その隣で、リリアが「ひいっ」と小さく悲鳴を上げた。

「殿下……やっぱりディナ様は怖いですぅ……。私、あんなに難しい数字を見せられて、頭が爆発するかと思いましたぁ……」

「大丈夫だリリア、私が守ってやる。おいディナ! 貴様のような可愛げのないガリ勉女は、王妃の座にふさわしくない。私はこの、真実の愛を誓ったリリアを妻にする!」

カイルが宣言すると、会場の一部から拍手が沸き起こった。
ディナはペンを止め、眼鏡をクイッと押し上げた。

「承知いたしました。では、こちらの婚約解消合意書にサインをいただけますか? ちょうど、あらかじめ用意しておいたものがありますので」

「な……用意していたのか?」

「はい。殿下がリリア様と頻繁に中庭で『愛の語らい(非生産的な時間)』を過ごされているのを確認した時点で、婚約が継続される確率は零に近いと判断しました。時間の無駄を省くため、準備しておくのが合理的ですから」

ディナが差し出した書類には、既に彼女の署名と公爵家の印が押されていた。
カイルは呆気に取られながらも、ここで引くのは格好がつかないと、勢いよく自分のサインを書き込んだ。

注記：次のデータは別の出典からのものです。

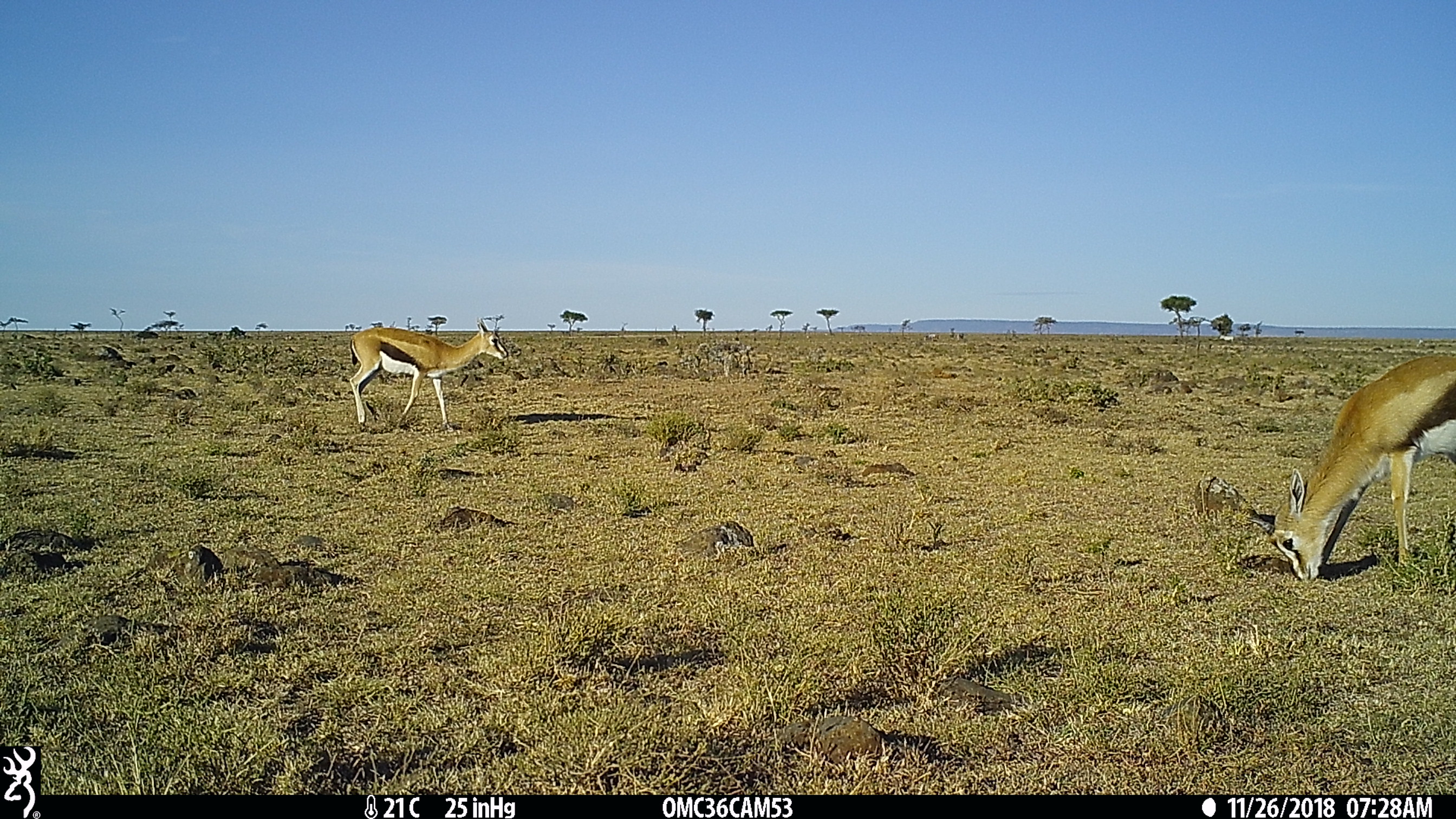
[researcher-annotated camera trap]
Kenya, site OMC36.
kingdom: Animalia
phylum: Chordata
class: Mammalia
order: Artiodactyla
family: Bovidae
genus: Eudorcas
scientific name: Eudorcas thomsonii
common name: thomon's gazelle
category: gazelle thomsons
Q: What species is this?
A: Gazelle thomsons (thomon's gazelle) (Eudorcas thomsonii).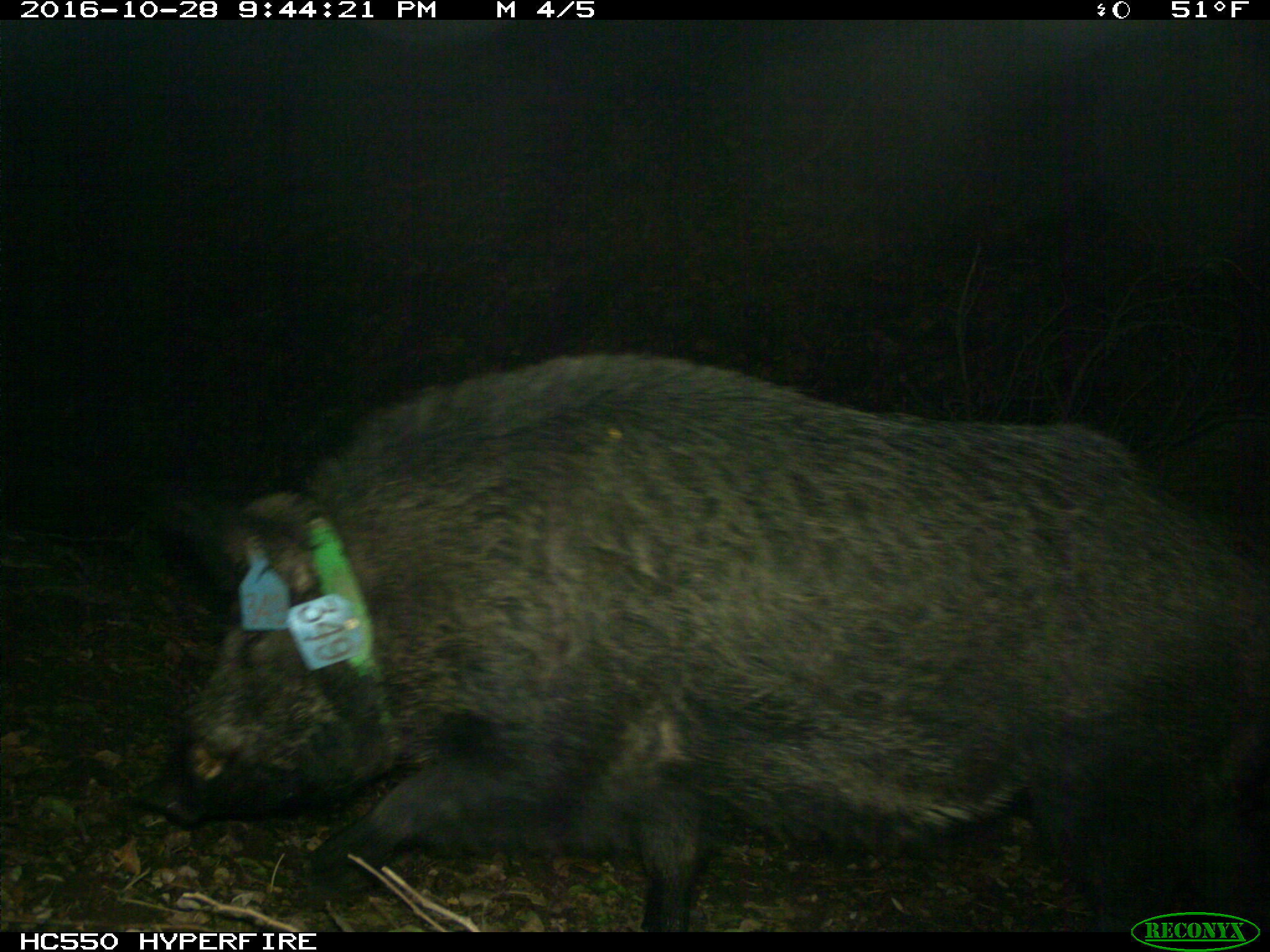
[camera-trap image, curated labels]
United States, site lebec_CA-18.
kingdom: Animalia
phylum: Chordata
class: Mammalia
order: Artiodactyla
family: Suidae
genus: Sus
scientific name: Sus scrofa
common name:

「これで文句ないだろう! 貴様は明日にも、この王都から追放だ!」

「追放……。それは、実家への帰省も含まれますか?」

「当然だ! 誰も貴様の顔など見たくないわ!」

「ありがとうございます! おかげで、実家での無駄な社交や親族への挨拶回りをすべてカットできます。これで、魔導アカデミーの禁書庫に籠もる時間が、1日あたり平均4.5時間増える計算になります。感謝の極みです」

ディナは深々と頭を下げた。
その表情は、今夜の誰よりも明るく、喜びに満ち溢れている。

「な、なんだその嬉しそうな顔は……。貴様、私と別れるのがそんなに嬉しいのか!?」

「殿下、誤解しないでください。私は殿下のことを嫌いなわけではありません。ただ、殿下と過ごす時間が、私の知的好奇心を満たすための時間と激しく競合していただけなのです。これからは、殿下はリリア様と幸せな時間を。私は量子魔法の安定化理論と幸せな時間を過ごします。ウィン・ウィンですね」

ディナは丁寧に書類を回収し、大切そうにノートに挟んだ。
そして、唖然とするカイルとリリア、そして呆然と見守る観衆に背を向け、出口へと歩き出す。

「あ、そうだ。殿下、最後のアドバイスです」

ディナは扉の前で足を止め、振り返った。

「その立ち位置、シャンデリアの真下から1.2メートル左にずれた方がいいですよ。三つ目の接続金具が腐食しており、今の音圧レベルだと、あと5分以内に落下する確率が82パーセントです」

「……は?」

カイルが上を見上げた瞬間、ギギ……という不穏な音が響いた。
ディナはそれを見届けることなく、スカートを翻して軽やかに会場を去っていった。

彼女の頭の中には既に、王宮の退屈な料理の味ではなく、禁書庫の古い紙とインクの香りが広がっていた。
自由だ。
これでもう、誰にも邪魔されずに勉強ができる。

夜風を浴びながら、ディナは心の中で勝利のポーズを決めた。
ガリ勉令嬢の、本当の人生はここから始まるのである。